Exclusive: Fertility player Kindbody gets $100M at $1.8B valuation
- Erin Brodwin, author of Axios Pro: Health Tech Deals

Illustration: Gabriella Turrisi/Axios
Fertility clinic operator and employer benefits provider Kindbody raised $100 million at a $1.8 billion valuation, chair Gina Bartasi tells Axios exclusively.
Why it matters: As demand for infertility services rises, tech-forward companies say they can offer people more transparency and convenience than traditional approaches.
Deal details: Life science investment firm Perceptive Advisors provided the funds, tipping Kindbody’s total equity and debt capital to just over $290 million and making the company the second of its kind to hit unicorn status.
- Kindbody is using the funds to acquire additional virtual health and fertility companies and open 10 new locations, including in Seattle, Brooklyn, Miami, Philadelphia and California's East Bay.
- 'This will be the last money in," Bartasi says. "We are projecting to be EBITDA- and cash-flow-positive this year."
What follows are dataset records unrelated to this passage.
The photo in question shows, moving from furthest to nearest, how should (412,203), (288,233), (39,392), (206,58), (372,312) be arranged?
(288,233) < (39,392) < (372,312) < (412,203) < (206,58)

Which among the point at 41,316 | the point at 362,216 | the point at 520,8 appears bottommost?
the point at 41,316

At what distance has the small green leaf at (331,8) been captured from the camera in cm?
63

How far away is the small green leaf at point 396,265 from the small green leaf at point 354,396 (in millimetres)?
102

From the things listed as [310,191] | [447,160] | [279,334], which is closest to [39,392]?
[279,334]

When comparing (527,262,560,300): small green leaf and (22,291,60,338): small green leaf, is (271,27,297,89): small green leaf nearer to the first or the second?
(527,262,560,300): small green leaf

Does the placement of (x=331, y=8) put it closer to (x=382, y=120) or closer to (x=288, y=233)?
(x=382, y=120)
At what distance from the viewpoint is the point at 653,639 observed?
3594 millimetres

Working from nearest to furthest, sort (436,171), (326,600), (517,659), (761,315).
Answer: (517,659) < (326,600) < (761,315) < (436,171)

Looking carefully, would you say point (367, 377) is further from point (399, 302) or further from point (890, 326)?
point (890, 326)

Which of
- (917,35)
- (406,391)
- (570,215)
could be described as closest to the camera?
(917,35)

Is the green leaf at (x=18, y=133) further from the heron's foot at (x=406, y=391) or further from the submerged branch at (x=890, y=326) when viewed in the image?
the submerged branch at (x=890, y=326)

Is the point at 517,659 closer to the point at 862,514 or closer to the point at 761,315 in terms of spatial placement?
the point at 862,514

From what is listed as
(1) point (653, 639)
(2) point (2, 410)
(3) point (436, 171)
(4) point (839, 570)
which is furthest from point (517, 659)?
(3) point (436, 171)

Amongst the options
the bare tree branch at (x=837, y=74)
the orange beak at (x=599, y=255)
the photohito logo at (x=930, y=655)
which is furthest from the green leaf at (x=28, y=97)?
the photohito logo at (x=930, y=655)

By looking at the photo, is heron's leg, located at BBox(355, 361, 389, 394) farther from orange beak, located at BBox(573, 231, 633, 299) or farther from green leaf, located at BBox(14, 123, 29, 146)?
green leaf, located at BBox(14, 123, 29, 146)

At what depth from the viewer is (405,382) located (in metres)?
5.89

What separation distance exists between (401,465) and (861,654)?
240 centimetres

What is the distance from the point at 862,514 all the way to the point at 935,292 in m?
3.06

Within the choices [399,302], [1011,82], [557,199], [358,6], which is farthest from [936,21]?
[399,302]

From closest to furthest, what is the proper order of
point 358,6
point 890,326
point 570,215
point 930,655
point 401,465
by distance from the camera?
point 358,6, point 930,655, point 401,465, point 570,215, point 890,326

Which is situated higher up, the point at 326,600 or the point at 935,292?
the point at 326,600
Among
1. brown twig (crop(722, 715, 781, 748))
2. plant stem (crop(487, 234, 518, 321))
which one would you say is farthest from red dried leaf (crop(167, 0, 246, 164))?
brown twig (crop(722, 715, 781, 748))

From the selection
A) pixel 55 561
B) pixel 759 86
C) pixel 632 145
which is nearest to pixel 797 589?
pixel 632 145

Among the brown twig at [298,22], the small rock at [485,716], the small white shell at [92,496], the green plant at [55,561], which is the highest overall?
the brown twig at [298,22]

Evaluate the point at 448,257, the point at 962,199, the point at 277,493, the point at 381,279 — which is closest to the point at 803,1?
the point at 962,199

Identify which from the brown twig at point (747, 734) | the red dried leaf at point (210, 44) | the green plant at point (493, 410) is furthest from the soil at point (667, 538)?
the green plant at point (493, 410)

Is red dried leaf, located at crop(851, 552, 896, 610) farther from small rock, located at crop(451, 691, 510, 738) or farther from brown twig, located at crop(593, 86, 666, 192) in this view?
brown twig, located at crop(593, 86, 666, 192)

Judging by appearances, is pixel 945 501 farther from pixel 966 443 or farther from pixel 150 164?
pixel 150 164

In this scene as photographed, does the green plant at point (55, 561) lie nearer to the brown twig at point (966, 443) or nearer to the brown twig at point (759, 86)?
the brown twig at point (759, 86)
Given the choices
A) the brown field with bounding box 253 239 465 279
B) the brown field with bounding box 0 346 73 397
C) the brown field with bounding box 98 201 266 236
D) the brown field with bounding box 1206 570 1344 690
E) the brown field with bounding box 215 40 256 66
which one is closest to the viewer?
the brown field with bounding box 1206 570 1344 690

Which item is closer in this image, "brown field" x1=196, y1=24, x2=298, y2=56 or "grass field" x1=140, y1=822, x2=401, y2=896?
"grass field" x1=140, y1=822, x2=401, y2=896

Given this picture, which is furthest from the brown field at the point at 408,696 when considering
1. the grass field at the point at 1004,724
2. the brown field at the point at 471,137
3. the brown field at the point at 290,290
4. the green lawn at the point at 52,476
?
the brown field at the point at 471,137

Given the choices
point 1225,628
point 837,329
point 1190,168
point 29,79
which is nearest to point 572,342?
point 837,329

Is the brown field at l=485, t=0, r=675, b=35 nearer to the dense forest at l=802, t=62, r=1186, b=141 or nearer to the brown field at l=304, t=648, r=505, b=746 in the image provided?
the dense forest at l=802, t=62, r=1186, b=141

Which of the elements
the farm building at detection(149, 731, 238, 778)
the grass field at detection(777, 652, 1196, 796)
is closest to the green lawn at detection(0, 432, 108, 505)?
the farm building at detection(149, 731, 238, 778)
Of note: Bartasi says Kindbody expects to be "ready when the markets open back up in 2024," when asked about the company's previously stated intent to go public.
State of play: Fertility startups banked a record $424 million in the last quarter of 2021, per a Rock Health report.
- Maven Clinic, the first maternal and family health startup to reach coveted unicorn status, last fall collected $90 million in Series E funds.
- Legacy, a celebrity-backed sperm testing and storage startup, last summer banked $25 million in Series B funds at a valuation of $150 million.
- Combining fertility financing and care support, Future Family last spring raised $25 million in Series B funding at an $80 million valuation.
How it works: Based in New York, Kindbody functions as payer and provider and offers customers bundled rates for its services, which include fertility and nutrition consultations, in-vitro fertilization (IVF), egg freezing and virtual therapy.
- Roughly half of Kindbody's revenue comes from employers while 30% comes from its managed care service line. The other 20% comes from people who use its services directly, says Bartasi.
- To predict someone's success conceiving, Kindbody assesses factors including male infertility, a woman's age and pregnancy history, and her levels of anti-mullerian hormone (AMH), which corresponds to egg count, and follicle-stimulating hormone (FSH), which stimulates egg production.
What she's saying: "The only way you can improve the patient experience, increase outcomes and reduce costs is to be in the provision of care," says Bartasi.
By the numbers: Kindbody provides benefits to 112 companies and sees roughly 7,200 patients a month.
- 88% of its physicians are women and more than half identify as Black, Indigenous or people of color (BIPOC).
- Its average patient age is 36.
🛁 One fun thing: Kindbody's clinics are designed not to look like a traditional doctor's office.
- "Our patients leave and say it looks like a spa," Bartasi says. "There are no white walls, no white coats, no medical degrees on the walls."